## Task prompt
Can you update the part of the material that opens with the line containing "If we look at" and closes with the line containing "71.7 inches", replacing "lens" with "camera" and leaving everything else unchanged?

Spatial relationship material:
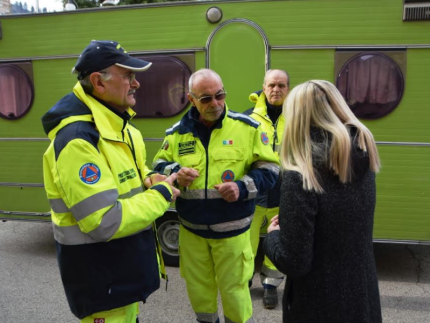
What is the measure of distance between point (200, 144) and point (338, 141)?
1.27 meters

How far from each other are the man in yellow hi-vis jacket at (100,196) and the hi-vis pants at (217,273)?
0.67 m

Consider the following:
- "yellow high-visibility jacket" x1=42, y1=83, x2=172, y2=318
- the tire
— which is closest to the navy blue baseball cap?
"yellow high-visibility jacket" x1=42, y1=83, x2=172, y2=318

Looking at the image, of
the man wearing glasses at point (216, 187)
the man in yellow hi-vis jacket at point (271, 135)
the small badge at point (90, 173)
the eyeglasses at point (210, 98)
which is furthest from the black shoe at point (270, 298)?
the small badge at point (90, 173)

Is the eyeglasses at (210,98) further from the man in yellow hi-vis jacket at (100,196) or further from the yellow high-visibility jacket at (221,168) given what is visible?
the man in yellow hi-vis jacket at (100,196)

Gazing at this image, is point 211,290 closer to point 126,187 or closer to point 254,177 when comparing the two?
point 254,177

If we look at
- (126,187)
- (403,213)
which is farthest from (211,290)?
(403,213)

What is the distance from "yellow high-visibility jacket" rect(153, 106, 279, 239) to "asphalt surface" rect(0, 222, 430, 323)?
1.35m

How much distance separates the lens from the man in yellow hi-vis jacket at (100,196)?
71.7 inches

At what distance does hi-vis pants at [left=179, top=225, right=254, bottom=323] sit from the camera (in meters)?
2.72

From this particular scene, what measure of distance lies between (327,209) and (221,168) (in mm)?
1150

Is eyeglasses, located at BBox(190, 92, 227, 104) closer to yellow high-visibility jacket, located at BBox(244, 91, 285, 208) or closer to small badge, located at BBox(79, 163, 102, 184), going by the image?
small badge, located at BBox(79, 163, 102, 184)

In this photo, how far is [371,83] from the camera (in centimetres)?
406

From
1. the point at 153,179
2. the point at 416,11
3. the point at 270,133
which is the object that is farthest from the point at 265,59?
the point at 153,179

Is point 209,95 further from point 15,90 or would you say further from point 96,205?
point 15,90
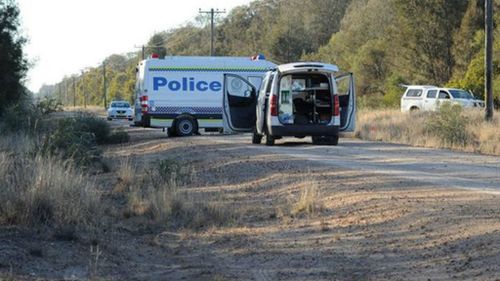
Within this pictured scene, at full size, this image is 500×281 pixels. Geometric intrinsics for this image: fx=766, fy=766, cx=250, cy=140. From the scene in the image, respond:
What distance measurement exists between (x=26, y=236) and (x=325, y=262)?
378cm

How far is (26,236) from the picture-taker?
9570 millimetres

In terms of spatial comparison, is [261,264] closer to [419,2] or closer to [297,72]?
[297,72]

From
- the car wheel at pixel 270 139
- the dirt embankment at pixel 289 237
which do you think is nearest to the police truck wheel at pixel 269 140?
the car wheel at pixel 270 139

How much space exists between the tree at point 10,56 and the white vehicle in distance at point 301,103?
17.1 metres

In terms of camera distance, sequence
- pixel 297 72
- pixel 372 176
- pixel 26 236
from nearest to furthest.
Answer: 1. pixel 26 236
2. pixel 372 176
3. pixel 297 72

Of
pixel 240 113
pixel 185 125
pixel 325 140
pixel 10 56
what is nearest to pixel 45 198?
pixel 240 113

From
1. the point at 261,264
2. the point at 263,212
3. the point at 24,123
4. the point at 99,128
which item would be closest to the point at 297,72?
the point at 263,212

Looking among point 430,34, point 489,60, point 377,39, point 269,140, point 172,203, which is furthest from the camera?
point 377,39

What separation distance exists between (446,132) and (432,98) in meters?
16.0

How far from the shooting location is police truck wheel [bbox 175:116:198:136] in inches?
1112

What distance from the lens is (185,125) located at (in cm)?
2834

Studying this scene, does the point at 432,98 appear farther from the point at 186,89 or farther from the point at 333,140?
the point at 333,140

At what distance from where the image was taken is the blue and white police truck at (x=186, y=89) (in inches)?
1097

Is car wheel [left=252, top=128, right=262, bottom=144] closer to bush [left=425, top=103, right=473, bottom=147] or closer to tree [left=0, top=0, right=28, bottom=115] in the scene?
bush [left=425, top=103, right=473, bottom=147]
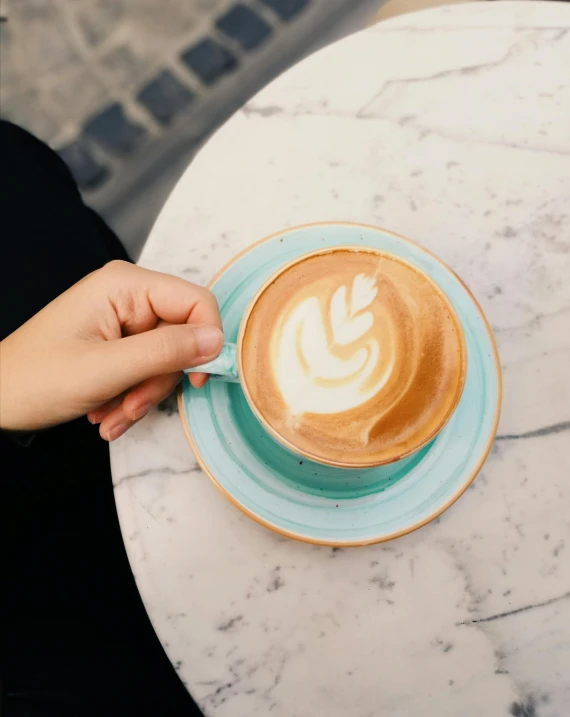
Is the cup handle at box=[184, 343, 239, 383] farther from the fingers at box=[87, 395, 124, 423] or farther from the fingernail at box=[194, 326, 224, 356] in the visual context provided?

## Finished answer
If we look at
- (126,187)
- (403,213)
which is farthest from (211,290)?
(403,213)

What is the distance from "yellow high-visibility jacket" rect(153, 106, 279, 239) to "asphalt surface" rect(0, 222, 430, 323)?
1.35m

How much distance separates the camera from the man in yellow hi-vis jacket at (100,196)?
71.7 inches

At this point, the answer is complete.